Jeffrey Viel a marqué Bathurst comme pas un

Dans un peu plus d’une semaine, une fois qu’il aura défilé dans les rues de Bathurst en compagnie de ses coéquipiers avec la coupe du Président (et qui sait peut-être aussi la coupe Memorial), Jeffrey Viel deviendra à son tour un ex-Titan.

Il fera ainsi son entrée dans le club des anciens au même titre que les Marc Bouchard, Roberto Luongo, Mathieu Benoit, Ramzi Abid, Jonathan Girard, François Beauchemin, Martin Fillion, Philippe Plante, Charline Labonté, Jonathan Ferland, Olivier Filion, Adam Russo, Bruno Gervais, Janis Sprukts, Patrice Bergeron, Mathieu Roy, Olivier Labelle Jordan Clendenning, Thomas Beauregard, Mathieu Perreault, Éric Faille, Zach O’Brien, Christophe Boivin et une petite poignée d’autres joueurs qui auront profondément marqué l’histoire de l’équipe au cours des 20 dernières campagnes.

En fait, quand j’y pense, je me demande même si Viel ne marquera pas davantage la mémoire collective que tous les autres.

Après tout, le numéro 25 a établi plusieurs records d’équipe, dont certains qui mettront probablement des années avant d’être battus.

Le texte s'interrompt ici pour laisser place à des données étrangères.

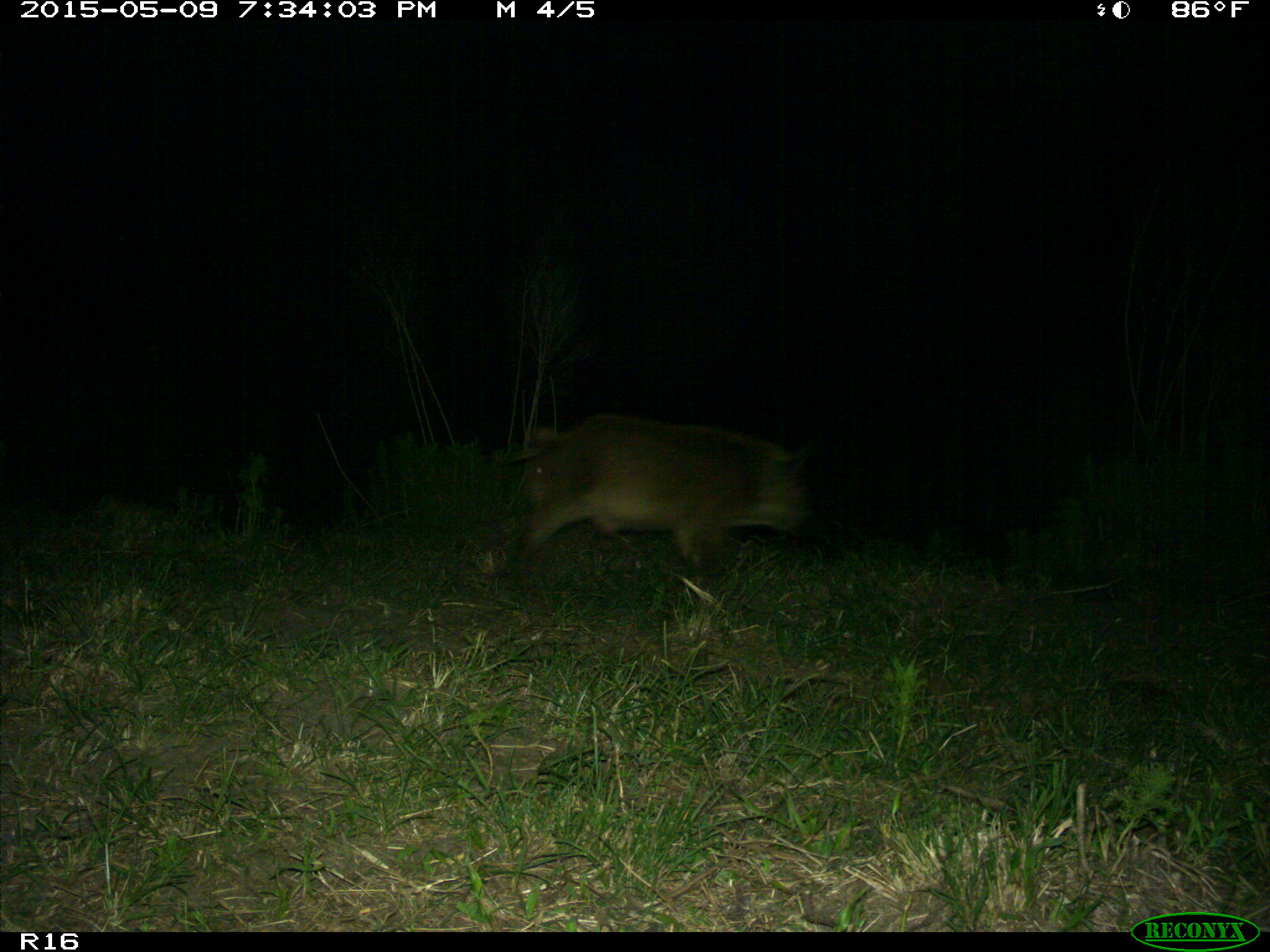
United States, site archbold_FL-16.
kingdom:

On a qu’à penser à ses trois saisons de plus de 30 buts, ou encore à ses 26 buts en séries éliminatoires.

Et c’est sans oublier qu’il aura été un capitaine exemplaire. Le genre de capitaine dont rêve tout entraîneur. Non seulement est-il un rassembleur peu commun, mais il prêche aussi par l’exemple pendant les entraînements et les matchs. Vous n’avez même pas besoin des cinq doigts d’une main pour compter les soirs où Viel n’a pas donné sa pleine mesure.

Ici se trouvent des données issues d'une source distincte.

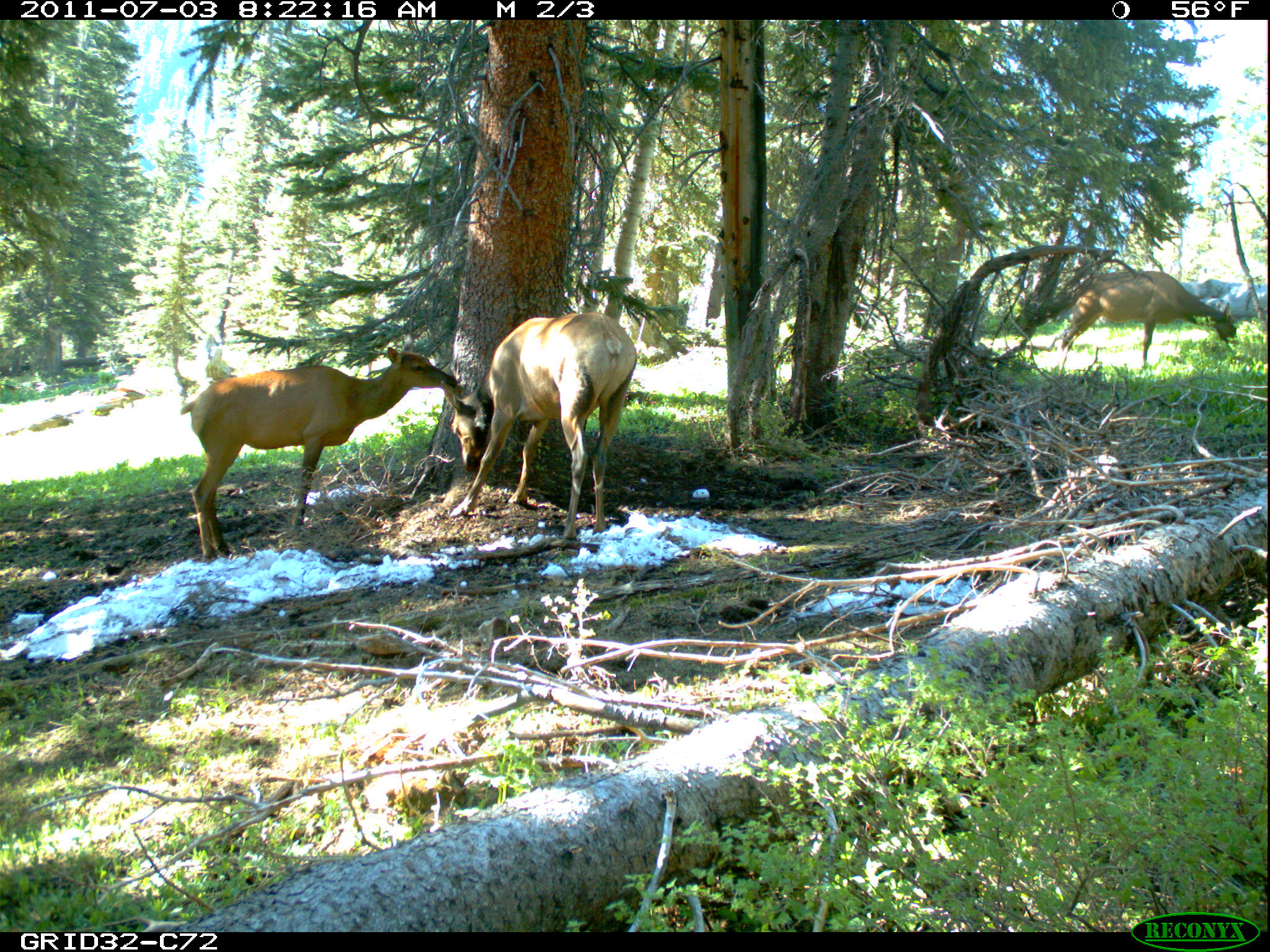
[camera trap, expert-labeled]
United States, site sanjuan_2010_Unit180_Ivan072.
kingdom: Animalia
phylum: Chordata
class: Mammalia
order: Artiodactyla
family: Cervidae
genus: Cervus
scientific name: Cervus elaphus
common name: red deer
Cervus elaphus (red deer).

Quand il est arrivé ici à seulement 17 ans, le Rimouskois était un jeune joueur brouillon avec du caractère comme c’était pas permis. S’il a su conserver sa hargne, il a toutefois su rafiner son jeu au point de devenir un attaquant de puissance faisant partie de l’élite. Combiné à son leadership, il s’est développé en un joueur d’une grande rareté. Croyez-moi, tous les partisans des 18 équipes de la LHJMQ souhaiteraient avoir un Jeffrey Viel à encourager.

Mercredi, à l’aéroport régional de Bathurst, alors que Viel et ses coéquipiers s’apprêtaient à prendre place à bord de l’avion devant mener l’équipe à Regina, en Saskatchewan, le maire Paolo Fongemie y est allé d’un monologue senti et admiratif à l’endroit du capitaine pendant que je conversais avec lui.

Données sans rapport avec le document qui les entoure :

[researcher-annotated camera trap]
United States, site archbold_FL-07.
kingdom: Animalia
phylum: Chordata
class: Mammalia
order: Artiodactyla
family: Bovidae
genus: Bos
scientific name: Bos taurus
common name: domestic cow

«Le Titan a vraiment un bon leader avec Jeffrey Viel. Peu importe ce que ce jeune homme fera dans la vie, il aura du succès en raison de ses qualités de leader. Je suis fier qu’il soit notre capitaine. Avec lui, on sait que les bottines suivent les babines. Il ne prend jamais une soirée de congé. Aux yeux de nos citoyens, il représente un véritable symbole. Au cours de la dernière décennie, malgré les fermetures (mine et moulin), les gens d’ici se sont toujours relevé les manches pour travailler afin de s’en sortir. Et par sa façon d’être, Jeffrey Viel est un peu notre ambassadeur», affirme le premier magistrat de la municipalité de Bathurst.

Bref, comme je vous le disais, le capitaine Viel va laisser des traces profondes de son passage dans la région Chaleur.

Et un bon jour, quand l’organisation du Titan jugera que ce sera le bon moment, on hissera le chandail numéro 25 au plafond au Centre régional K.-C.-Irving.